Qualche cenno sull'argomento:

Il Museo pedagogico dell’Istituto Niccolò Tommaseo, è un’originale e nutrita collezione di materiale didattico ideato da alcuni tra i più noti e importanti pedagogisti dell’epoca moderna e contemporanea. Allestito per iniziativa di Suor Vincenza Puggioni, suora della Congregazione delle Figlie della carità di San Vincenzo De’ Paoli, insegnante per molti anni presso la scuola materna dell’Istituto Sacro cuore.
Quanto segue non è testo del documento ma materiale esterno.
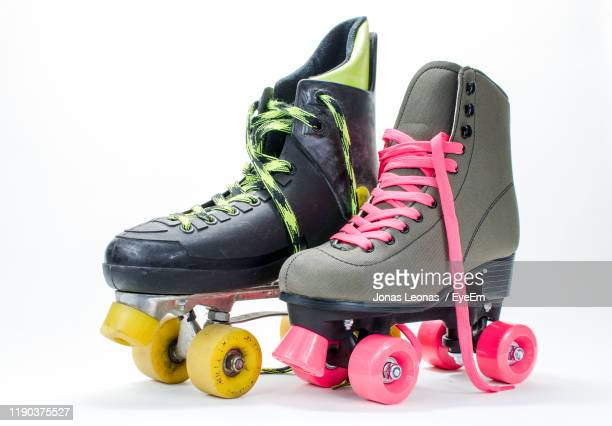 roller skate shoes on white background - roller skating stock pictures, royalty-free photos & images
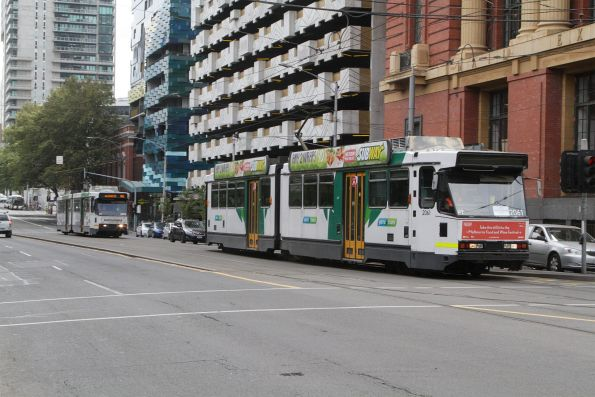Pair of B2 class trams head south on route 86 at Spencer and Bourke Street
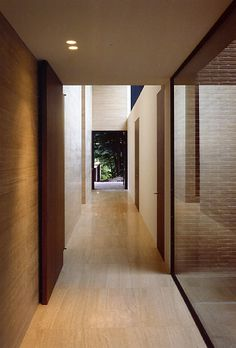 View of the corridor inside the VDV-G house by Belgian architect Vincent van Duysen. Beautiful traverine stone.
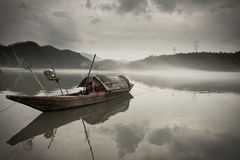 Wooden boat on river Royalty Free Stock Photos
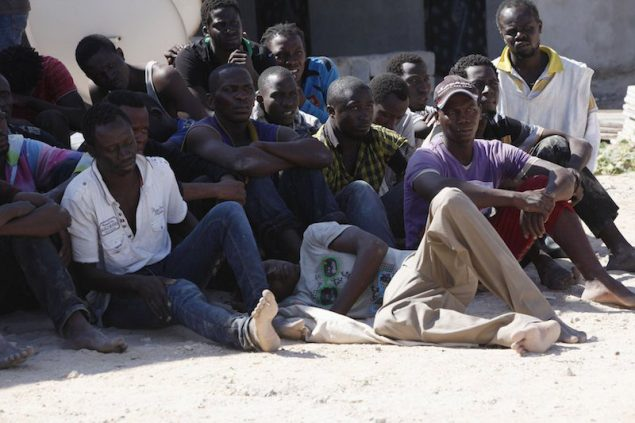 African migrants rest after being rescued by the Libyan coastguard after their boat sunk off the coastal town of Garaboly, east of Tripoli, September 15, 2014. According to a coastguard spokesperson, there were 108 immigrants on the boat, of which 102 were rescued while three were found dead and another 3 missing. REUTERS/Ismail Zitouny
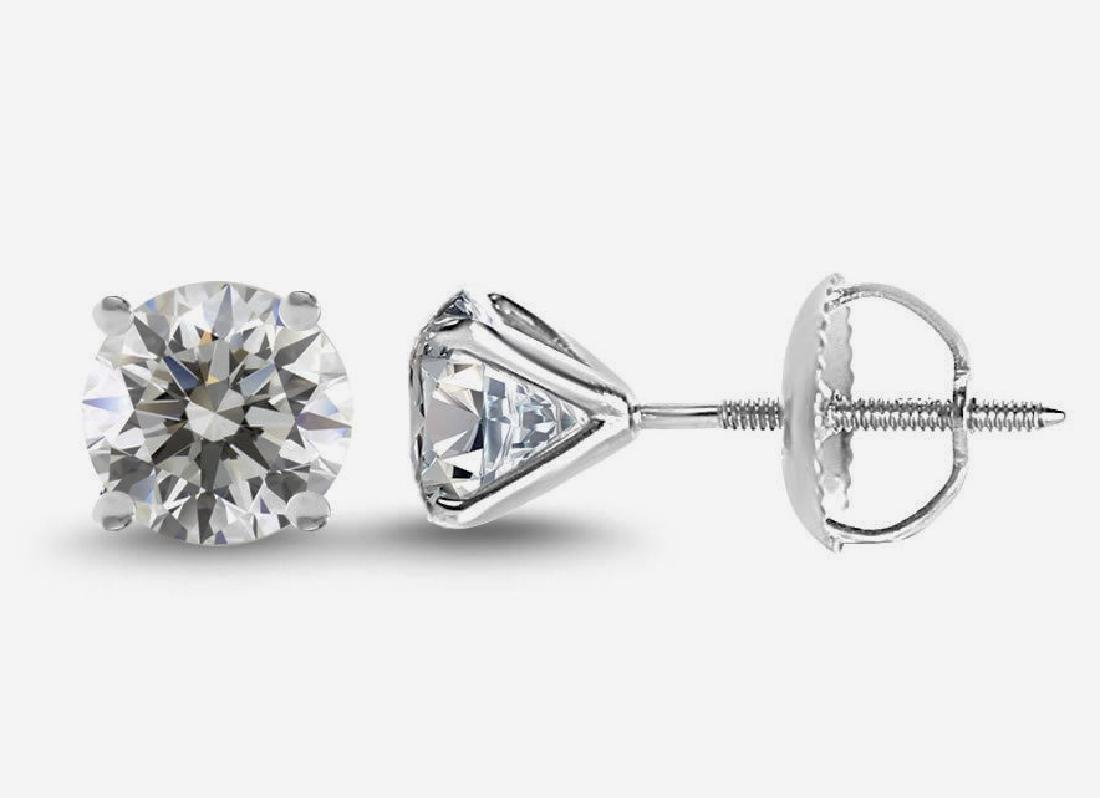 A pair of new genuine diamond 2ct earrings,certified &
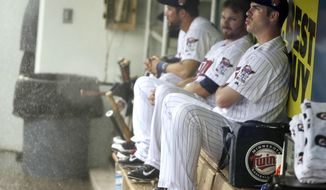 Minnesota Twins first baseman Joe Mauer, right, sits in the dugout with teammates during a heavy rain before a scheduled exhibition baseball game against the St. Louis Cardinals, Thursday, March 6, 2014, in Fort Myers, Fla. (AP Photo/Steven Senne)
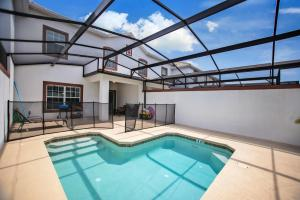 The swimming pool at or close to B - New 4 Bedroom Home - 5 Miles to Disney - Free Water Park - Private Pool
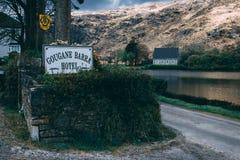 Σημάδι ξενοδοχείων Barra Gougane με το παρεκκλησι ρητορικής Αγίου Finbarr ` s και η λίμνη στο υπόβαθρο στοκ εικόνα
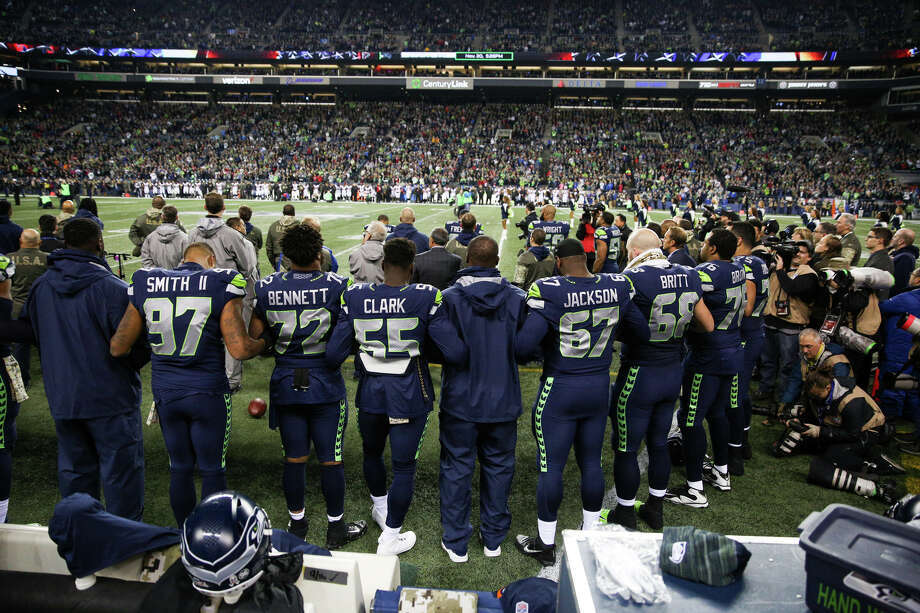 The Seahawks link arms and stand for the national anthem on their military appreciation day before playing the Falcons at CenturyLink Field on Monday, Nov. 20, 2017. No Seahawks knelt in protest of police brutality. Photo: GRANT HINDSLEY, SEATTLEPI.COM / SEATTLEPI.COM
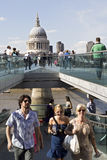 Cheerful tourists crossing millenium bridge Stock Photo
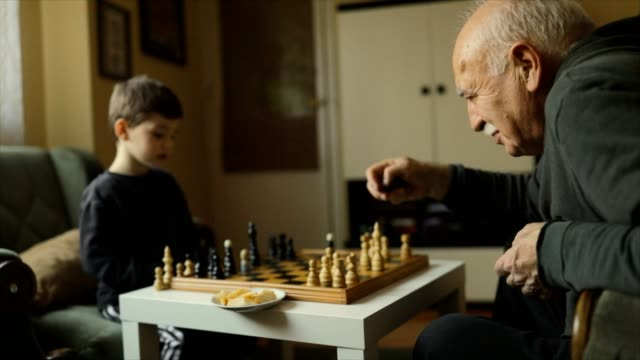 playing chess with grandfather - grandfather stock videos & royalty-free footage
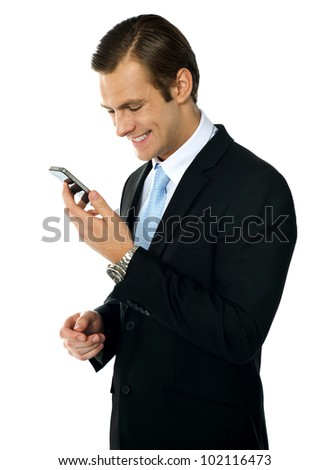 Male executive smiling as he reads message on his mobile. Isolated over white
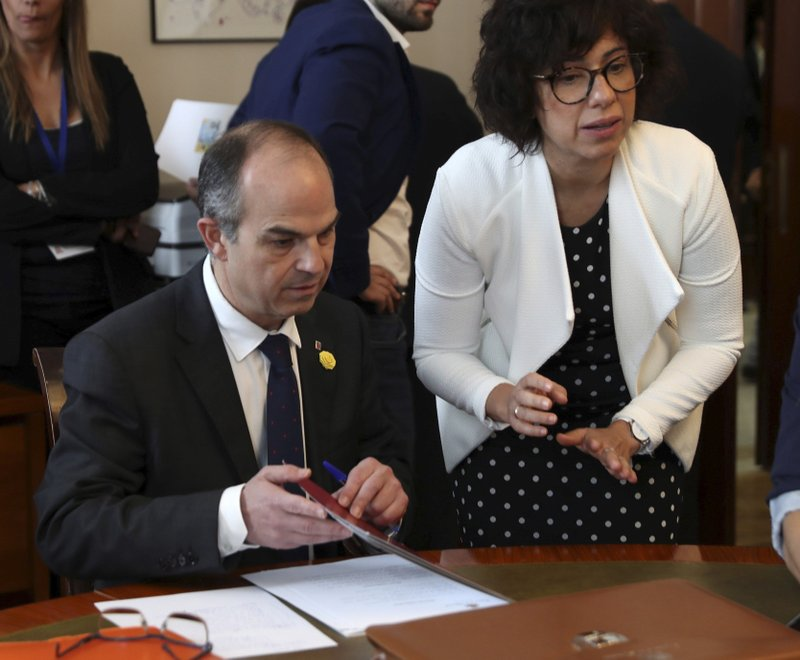 Catalan Councillor Jordi Turull, left, signs documents inside the Spanish parliament in Madrid, Spain, Monday May 20, 2019. The five separatist leaders on trial for Catalonia's 2017 secession attempt who were elected to the Spanish Parliament in April 28 elections have been escorted by police to pick up their official parliament credentials. The Supreme Court is allowing the five politicians to get their credentials on Monday and attend the opening session of the new Parliament on Tuesday.(J.J. Guillen/Pool Photo via AP)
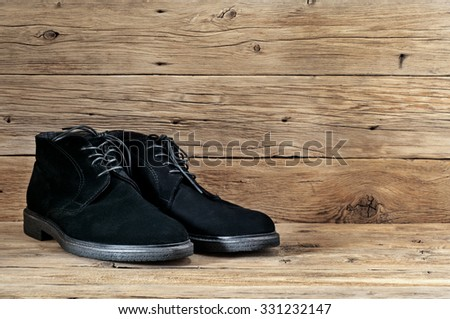 Men's black suede boots with laces on wooden background closeup - stock photo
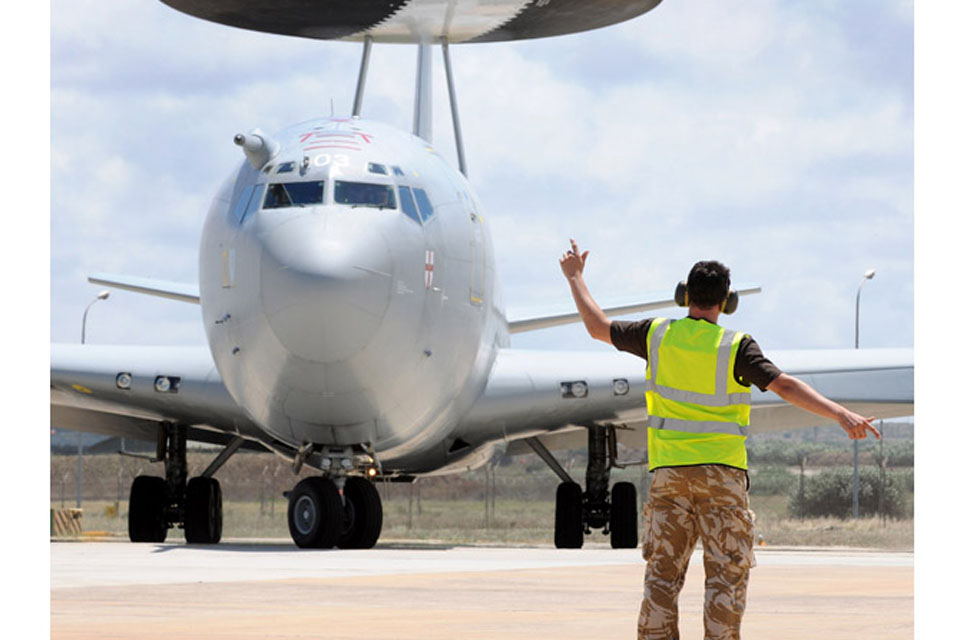 A Royal Air Force E-3D Sentry is marshalled out at Trapani, Sicily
La raccolta, costituita nel corso di diversi decenni, a partire dal 1924, contempla un centinaio di pezzi autentici ideati per l’educazione dei bambini da Federico Frobel, Rosa e Carolina Agazzi, Ovide Decroly, Maria Montessori, Jean Piaget e Diners. Il materiale più antico fa parte del corredo didattico ideato e sperimentato da Federico Frobel per i suoi Giardini d’infanzia. Consiste nei doni con i quali, secondo l’ideale pedagogico dell’educatore tedesco, i bambini avrebbero potuto conoscere le mutevoli forme della realtà. Dal cubo, alle palle, ai cilindri. Di notevole importanza anche tutti pezzi di Maria Montessori: i telai per le abbottonature e le allacciature, le scatole dei rumori, le pezze e nastri di seta, le tavolette a superficie liscia o ruvida, le spolette colorate e così via. Delle sorelle Agazzi nel Museo sono conservati i contrassegni, le tombole e le cianfrusaglie, del Piaget alcuni degli strumenti (le biglie, il materiale linguistico) utilizzati dal grande psicologo e pedagogista svizzero per indagare lo sviluppo cognitivo del bambino. La raccolta si arricchisce inoltre di altro materiale prodotto negli anni dalle aspiranti maestre. Nel suo insieme, la collezione offre una preziosa panoramica sulle varie metodologie e le sottostanti concezioni pedagogiche che hanno orientato l’azione educativa della scuola nell’ultimo secolo.